Stérilisateurs par ultraviolets

Une lampe UV gainée de quartz expose l’eau qui passe dans un tube inox reflétant les rayons. Ce système est plus efficace que les désinfectants chimiques contre les bactéries, virus, parasites et autres germes sans modifier la composition chimique de l’eau. Mais il est assez coûteux et doit être précédé d’un filtre à sédiments. De même, une eau calcaire nécessite un nettoyage régulier de la lampe. Mais Joseph Orszagh déconseille le traitement aux UV car des effets négatifs ont été observés sur les plantes arrosées avec cette eau et sur la germination des graines.

Dynamiseurs, revitaliseurs

Il est difficile de se forger un avis objectif sur ce type d’appareils mettant en œuvre des méthodes empiriques, souvent peu reproductibles et peu crédibles d’un point de vue scientifique. Ils sont nombreux et souvent fort coûteux.

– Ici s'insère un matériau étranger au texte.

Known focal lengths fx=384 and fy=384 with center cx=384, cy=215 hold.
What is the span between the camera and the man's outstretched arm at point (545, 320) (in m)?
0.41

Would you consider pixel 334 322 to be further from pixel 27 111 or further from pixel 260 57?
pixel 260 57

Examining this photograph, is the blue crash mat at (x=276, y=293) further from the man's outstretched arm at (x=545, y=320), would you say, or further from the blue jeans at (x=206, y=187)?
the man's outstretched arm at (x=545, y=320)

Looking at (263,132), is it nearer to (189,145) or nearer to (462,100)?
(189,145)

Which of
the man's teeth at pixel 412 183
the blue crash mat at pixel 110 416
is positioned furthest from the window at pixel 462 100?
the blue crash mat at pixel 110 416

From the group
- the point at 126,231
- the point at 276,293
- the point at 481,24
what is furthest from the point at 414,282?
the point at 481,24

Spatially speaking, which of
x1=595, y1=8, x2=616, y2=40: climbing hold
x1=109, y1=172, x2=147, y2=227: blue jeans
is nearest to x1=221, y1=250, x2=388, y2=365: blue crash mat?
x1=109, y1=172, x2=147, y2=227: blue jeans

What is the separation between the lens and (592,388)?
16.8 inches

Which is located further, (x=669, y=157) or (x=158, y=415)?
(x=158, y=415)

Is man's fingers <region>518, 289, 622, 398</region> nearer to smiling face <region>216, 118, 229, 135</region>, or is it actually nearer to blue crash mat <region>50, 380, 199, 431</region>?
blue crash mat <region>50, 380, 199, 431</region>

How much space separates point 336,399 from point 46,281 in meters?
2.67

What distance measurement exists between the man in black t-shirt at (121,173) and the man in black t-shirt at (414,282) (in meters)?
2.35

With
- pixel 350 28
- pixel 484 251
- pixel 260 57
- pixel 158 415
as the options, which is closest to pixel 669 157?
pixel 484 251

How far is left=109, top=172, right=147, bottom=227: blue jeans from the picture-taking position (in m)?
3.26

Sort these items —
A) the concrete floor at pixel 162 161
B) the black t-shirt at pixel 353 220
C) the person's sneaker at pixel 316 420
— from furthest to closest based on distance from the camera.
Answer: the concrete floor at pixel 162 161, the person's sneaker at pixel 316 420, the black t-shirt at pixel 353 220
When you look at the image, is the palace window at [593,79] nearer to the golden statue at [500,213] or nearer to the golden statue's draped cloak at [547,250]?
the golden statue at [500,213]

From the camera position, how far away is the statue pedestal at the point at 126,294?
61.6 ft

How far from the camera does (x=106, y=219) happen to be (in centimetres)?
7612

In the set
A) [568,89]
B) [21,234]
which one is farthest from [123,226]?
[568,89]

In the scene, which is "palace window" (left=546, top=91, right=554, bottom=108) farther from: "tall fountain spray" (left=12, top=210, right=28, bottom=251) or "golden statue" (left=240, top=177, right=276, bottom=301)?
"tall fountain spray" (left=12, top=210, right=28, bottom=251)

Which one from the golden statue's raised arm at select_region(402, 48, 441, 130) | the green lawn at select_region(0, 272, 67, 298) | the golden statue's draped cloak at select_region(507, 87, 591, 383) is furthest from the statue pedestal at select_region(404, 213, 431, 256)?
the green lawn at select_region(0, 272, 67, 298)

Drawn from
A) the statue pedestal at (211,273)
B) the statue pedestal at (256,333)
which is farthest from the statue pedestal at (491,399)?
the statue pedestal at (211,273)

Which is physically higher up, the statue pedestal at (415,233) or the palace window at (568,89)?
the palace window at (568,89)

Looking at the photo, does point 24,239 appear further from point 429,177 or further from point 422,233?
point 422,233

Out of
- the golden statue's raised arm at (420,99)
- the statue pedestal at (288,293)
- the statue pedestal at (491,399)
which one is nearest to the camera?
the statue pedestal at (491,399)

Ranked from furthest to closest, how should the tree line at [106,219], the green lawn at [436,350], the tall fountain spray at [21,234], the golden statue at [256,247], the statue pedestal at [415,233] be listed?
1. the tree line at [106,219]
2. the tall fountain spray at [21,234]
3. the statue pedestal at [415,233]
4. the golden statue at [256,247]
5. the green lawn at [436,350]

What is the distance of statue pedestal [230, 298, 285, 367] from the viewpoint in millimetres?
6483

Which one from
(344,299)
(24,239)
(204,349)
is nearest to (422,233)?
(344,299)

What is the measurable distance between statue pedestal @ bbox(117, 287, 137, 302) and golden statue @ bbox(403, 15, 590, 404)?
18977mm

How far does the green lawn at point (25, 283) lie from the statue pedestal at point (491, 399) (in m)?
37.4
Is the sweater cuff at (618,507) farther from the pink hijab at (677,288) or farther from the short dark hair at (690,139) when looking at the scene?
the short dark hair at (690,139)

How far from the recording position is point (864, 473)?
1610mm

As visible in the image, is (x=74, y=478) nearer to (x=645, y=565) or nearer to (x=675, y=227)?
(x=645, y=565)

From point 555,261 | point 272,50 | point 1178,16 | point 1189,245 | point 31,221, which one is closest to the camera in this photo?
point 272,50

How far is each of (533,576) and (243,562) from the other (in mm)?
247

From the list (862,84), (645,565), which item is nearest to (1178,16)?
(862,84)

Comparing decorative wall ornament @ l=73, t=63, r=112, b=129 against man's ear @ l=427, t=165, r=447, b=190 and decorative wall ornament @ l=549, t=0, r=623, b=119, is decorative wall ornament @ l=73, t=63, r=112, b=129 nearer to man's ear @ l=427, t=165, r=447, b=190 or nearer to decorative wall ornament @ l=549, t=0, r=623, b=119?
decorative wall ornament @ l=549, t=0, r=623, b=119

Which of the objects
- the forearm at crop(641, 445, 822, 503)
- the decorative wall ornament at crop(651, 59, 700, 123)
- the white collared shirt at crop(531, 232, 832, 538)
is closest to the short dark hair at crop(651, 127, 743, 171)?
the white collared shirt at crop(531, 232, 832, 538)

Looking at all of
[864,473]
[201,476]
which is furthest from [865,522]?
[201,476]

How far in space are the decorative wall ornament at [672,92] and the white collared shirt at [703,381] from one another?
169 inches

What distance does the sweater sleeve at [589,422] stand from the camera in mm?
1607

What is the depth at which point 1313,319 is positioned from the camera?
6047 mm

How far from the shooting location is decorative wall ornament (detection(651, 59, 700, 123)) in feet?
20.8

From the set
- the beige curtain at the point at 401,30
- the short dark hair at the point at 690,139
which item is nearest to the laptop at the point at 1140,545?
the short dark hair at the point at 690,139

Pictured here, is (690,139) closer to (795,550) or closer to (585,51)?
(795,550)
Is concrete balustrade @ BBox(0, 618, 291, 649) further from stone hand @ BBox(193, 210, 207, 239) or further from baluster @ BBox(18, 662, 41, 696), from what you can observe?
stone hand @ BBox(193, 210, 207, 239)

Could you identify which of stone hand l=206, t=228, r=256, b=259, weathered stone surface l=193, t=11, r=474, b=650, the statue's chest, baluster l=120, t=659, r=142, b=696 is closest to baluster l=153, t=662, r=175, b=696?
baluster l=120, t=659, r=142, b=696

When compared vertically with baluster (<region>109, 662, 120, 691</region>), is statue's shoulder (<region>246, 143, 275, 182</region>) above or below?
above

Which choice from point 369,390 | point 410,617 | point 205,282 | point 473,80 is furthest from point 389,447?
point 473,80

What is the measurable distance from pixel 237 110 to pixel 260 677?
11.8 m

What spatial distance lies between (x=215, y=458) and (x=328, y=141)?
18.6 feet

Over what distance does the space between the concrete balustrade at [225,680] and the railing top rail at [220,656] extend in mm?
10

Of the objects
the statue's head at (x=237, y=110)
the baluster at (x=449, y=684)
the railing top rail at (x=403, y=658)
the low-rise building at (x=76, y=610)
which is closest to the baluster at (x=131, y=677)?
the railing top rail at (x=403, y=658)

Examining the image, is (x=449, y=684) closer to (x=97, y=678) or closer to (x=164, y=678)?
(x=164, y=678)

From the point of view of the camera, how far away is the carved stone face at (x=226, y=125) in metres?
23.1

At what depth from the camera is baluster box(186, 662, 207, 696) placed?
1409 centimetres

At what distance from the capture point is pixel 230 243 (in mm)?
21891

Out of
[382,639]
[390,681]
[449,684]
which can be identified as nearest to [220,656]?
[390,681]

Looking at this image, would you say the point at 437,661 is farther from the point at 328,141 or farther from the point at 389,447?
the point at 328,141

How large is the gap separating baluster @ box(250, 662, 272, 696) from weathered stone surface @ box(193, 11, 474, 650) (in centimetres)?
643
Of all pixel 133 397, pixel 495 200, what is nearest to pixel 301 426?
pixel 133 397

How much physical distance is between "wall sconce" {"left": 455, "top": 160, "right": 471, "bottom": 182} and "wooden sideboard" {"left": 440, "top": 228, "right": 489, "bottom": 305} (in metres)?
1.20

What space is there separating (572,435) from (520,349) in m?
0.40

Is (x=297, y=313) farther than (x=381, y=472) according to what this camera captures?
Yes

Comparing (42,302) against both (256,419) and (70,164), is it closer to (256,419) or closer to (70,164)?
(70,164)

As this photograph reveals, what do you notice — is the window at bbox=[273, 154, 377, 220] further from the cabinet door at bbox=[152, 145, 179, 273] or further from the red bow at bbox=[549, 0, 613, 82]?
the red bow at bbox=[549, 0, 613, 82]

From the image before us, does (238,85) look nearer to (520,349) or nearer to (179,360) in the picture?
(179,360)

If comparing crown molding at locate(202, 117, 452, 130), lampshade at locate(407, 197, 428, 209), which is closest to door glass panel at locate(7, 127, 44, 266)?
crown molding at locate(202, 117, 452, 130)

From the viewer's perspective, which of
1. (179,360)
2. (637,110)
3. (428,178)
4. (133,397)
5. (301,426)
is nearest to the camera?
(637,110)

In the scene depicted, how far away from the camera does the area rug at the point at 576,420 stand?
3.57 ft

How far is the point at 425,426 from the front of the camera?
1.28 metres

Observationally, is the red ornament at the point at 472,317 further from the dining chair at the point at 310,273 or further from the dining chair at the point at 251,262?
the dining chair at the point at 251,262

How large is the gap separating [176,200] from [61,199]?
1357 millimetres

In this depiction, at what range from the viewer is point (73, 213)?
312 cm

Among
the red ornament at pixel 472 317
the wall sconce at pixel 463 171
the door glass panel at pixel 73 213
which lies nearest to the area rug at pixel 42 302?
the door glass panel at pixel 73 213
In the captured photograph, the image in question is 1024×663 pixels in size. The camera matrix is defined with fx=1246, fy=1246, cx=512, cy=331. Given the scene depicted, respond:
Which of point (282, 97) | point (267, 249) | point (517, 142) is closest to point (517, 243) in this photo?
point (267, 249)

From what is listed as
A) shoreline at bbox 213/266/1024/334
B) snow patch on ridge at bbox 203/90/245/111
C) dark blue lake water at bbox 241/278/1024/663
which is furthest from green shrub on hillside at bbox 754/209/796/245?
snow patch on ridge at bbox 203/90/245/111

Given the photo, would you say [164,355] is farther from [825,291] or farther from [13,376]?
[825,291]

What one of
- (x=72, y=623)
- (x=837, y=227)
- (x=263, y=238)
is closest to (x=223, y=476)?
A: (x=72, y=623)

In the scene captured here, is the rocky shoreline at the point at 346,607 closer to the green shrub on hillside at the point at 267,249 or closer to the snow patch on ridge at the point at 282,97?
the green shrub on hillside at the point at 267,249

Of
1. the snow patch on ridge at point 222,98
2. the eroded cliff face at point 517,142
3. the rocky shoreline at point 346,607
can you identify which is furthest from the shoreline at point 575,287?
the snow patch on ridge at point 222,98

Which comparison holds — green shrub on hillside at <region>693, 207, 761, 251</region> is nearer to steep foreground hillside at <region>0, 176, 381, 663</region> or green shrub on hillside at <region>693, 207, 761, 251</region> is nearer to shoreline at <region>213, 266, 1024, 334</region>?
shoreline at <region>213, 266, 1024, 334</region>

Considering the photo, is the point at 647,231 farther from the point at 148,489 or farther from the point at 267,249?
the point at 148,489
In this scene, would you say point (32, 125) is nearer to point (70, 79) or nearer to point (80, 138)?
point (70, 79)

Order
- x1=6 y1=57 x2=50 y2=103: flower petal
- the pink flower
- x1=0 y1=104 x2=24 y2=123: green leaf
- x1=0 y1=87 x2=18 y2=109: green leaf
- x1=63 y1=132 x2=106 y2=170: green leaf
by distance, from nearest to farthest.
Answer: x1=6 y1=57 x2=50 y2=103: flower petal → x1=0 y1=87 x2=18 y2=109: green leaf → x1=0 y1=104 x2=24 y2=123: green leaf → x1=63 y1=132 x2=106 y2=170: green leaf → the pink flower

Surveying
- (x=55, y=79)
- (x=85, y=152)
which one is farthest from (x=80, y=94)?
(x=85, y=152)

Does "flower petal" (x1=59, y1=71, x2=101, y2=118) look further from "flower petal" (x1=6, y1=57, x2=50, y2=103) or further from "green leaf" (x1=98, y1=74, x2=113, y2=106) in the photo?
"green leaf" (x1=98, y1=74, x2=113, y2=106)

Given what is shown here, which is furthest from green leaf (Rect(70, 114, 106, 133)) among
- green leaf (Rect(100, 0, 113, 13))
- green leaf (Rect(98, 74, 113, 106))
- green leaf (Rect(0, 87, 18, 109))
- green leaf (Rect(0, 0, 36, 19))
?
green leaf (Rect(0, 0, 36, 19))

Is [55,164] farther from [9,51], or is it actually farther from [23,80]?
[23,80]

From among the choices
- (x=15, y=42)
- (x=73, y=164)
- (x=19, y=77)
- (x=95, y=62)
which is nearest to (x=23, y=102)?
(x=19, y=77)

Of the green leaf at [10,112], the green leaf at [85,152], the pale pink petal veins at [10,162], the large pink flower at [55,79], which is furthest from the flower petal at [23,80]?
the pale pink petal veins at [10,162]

La priorité doit rester d’assurer une bonne filtration pour éliminer les polluants.

Dans la majorité des cas, la microfiltration associant céramique et charbon actif nous semble le meilleur compromis pour la filtration domestique. Ce n’est qu’un compromis… De nouvelles membranes à base de carbone ou les techniques de photolyse, commencent à être testées dans les usines de potabilisation. Peut-être apporteront-elles quelques avancées dont pourraient profiter plus tard les filtres domestiques, mais ne nous y trompons pas, les vraies solutions sont collectives : si nous voulons garantir à l’avenir un accès pour tous à une eau de qualité, il faut changer de modèle de développement et cesser de polluer nos ressources en eau.

(1) Depuis 2006, l’utilisation systématique des antibiotiques dans l’alimentation du bétail comme facteur de croissance est interdite. Mais les usages vétérinaires sont encore trop importants.